O Millonarios, por sua vez, demonstrou solidez defensiva e aproveitou bem o fator casa. A pressão nos primeiros minutos obrigou o São Paulo a recuar mais do que o desejado. A linha de quatro defensores colombiana não deixou espaços para as jogadas pelas costas, neutralizando justamente o principal recurso de velocidade que o Tricolor tentou explorar com as entradas de Djhordney e André Silva. Um dado que reforça o padrão observado: em jogos fora de casa em altitude elevada, equipes brasileiras historicamente têm rendimento abaixo da média na Libertadores e Sudamericana.

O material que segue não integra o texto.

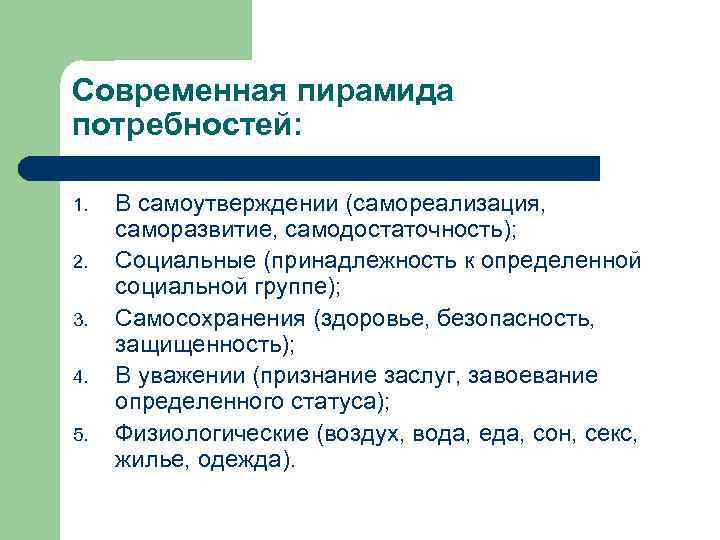 Современная пирамида потребностей:

1. В самоутверждении (самореализация, саморазвитие, самодостаточность);
2. Социальные (принадлежность к определенной социальной группе);
3. Самосохранения (здоровье, безопасность, защищенность);
4. В уважении (признание заслуг, завоевание определенного статуса);
5. Физиологические (воздух, вода, еда, сон, секс, жилье, одежда).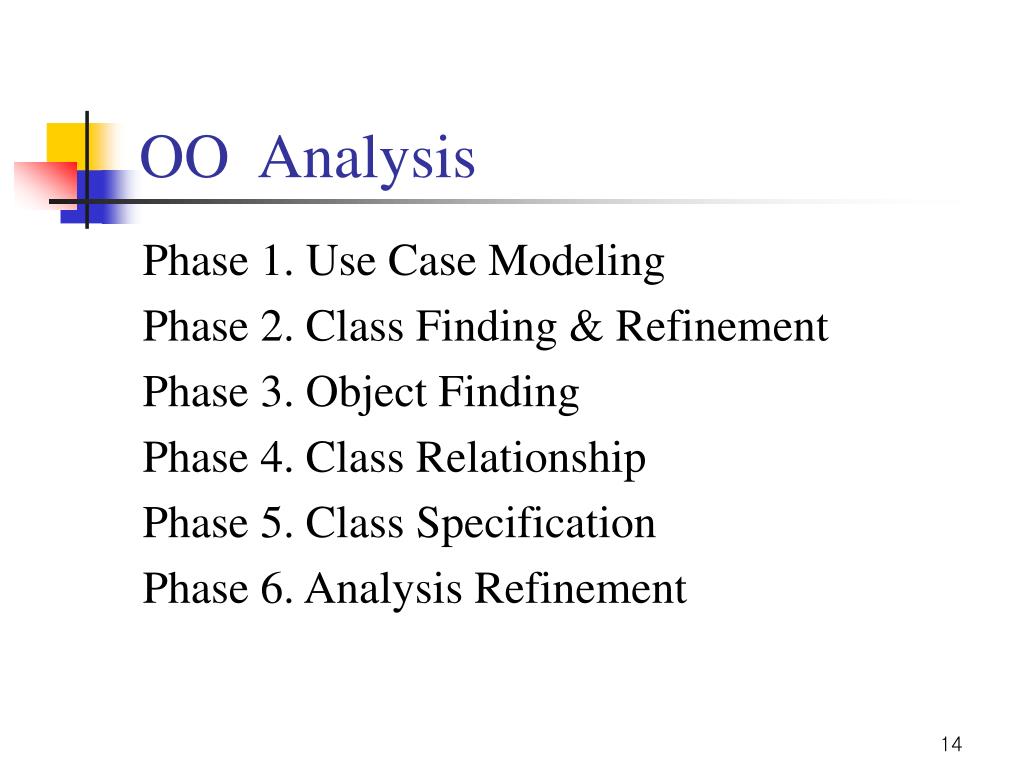 OO Analysis

Phase 1. Use Case Modeling
Phase 2. Class Finding & Refinement
Phase 3. Object Finding
Phase 4. Class Relationship
Phase 5. Class Specification
Phase 6. Analysis Refinement

14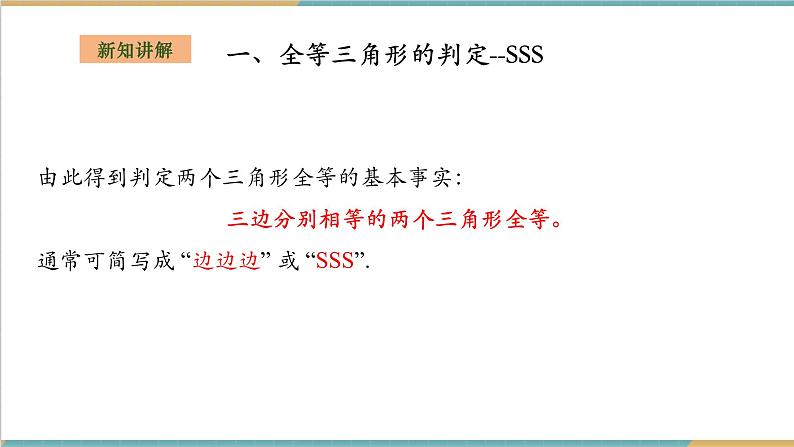 新知讲解

一、全等三角形的判定--SSS

由此得到判定两个三角形全等的基本事实：

三边分别相等的两个三角形全等。

通常可简写成“边边边”或“SSS”.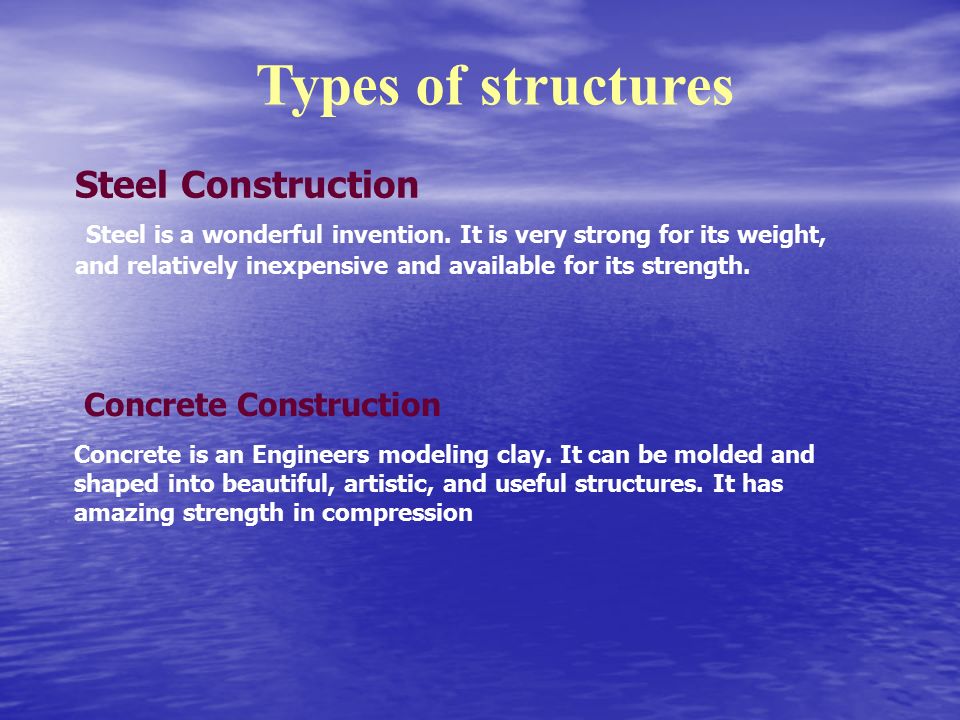 Types of structures

Steel Construction

Steel is a wonderful invention. It is very strong for its weight, and relatively inexpensive and available for its strength.

Concrete Construction

Concrete is an Engineers modeling clay. It can be molded and shaped into beautiful, artistic, and useful structures. It has amazing strength in compression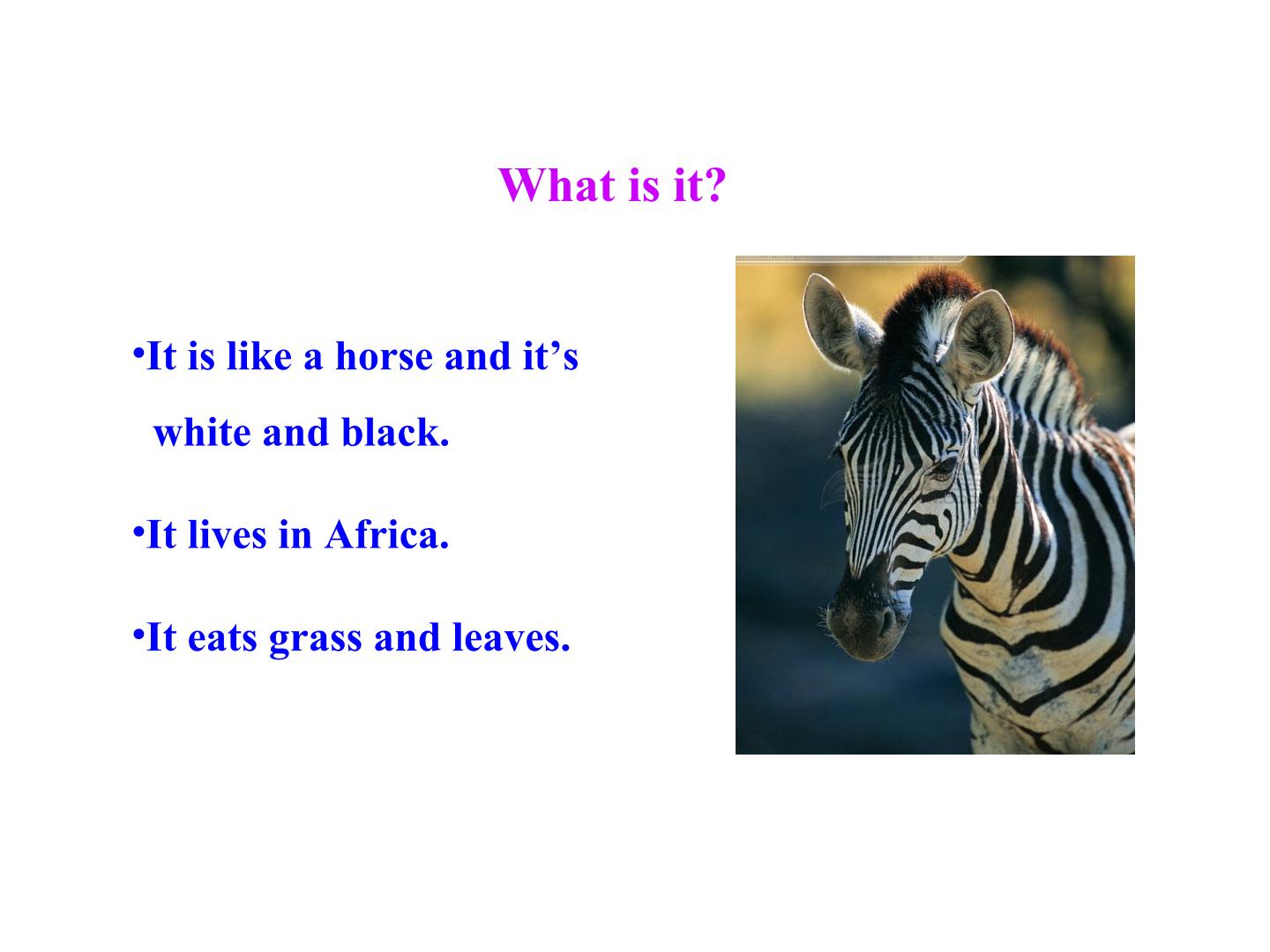 What is it?

• It is like a horse and it's white and black.

• It lives in Africa.

• It eats grass and leaves.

Contexto histórico e o que o empate representa na tabela
O São Paulo tem um histórico respeitável na Copa Sudamericana — foi campeão da competição em 2012, quando bateu o Tigre na final. Aquele título, aliás, veio justamente com atuações consistentes fora de casa, incluindo partidas em altitudes desafiadoras. A geração atual, no entanto, ainda busca o mesmo nível de consistência continental. O histórico recente de confrontos entre clubes brasileiros e colombianos no torneio mostra um equilíbrio técnico, com vantagem leve para os times do Brasil em jogos em território neutro, mas maior dificuldade quando a altitude entra na equação.

Com o empate, o São Paulo soma mais um ponto na terceira rodada da fase de grupos, mas segue sem conseguir confirmar sua superioridade diante de adversários sul-americanos fora do Brasil. O Millonarios, time de maior tradição da Colômbia com dez títulos nacionais, mantém vivo seu interesse na classificação para a próxima fase. Conforme apurado pelo SportNavo junto à tabela do grupo, a situação do Tricolor exige pontuação nas próximas rodadas para garantir sua continuidade na competição.
A próxima partida do São Paulo pela Copa Sudamericana será em casa, no Morumbis, onde o time terá a obrigação de vencer para não complicar ainda mais sua situação na chave. O Tricolor não pode se dar ao luxo de ceder mais pontos em casa, especialmente após o tropeço em Bogotá. Para o Millonarios, o resultado fortalece a confiança do grupo e credencia a equipe colombiana como candidata real à classificação dentro do grupo.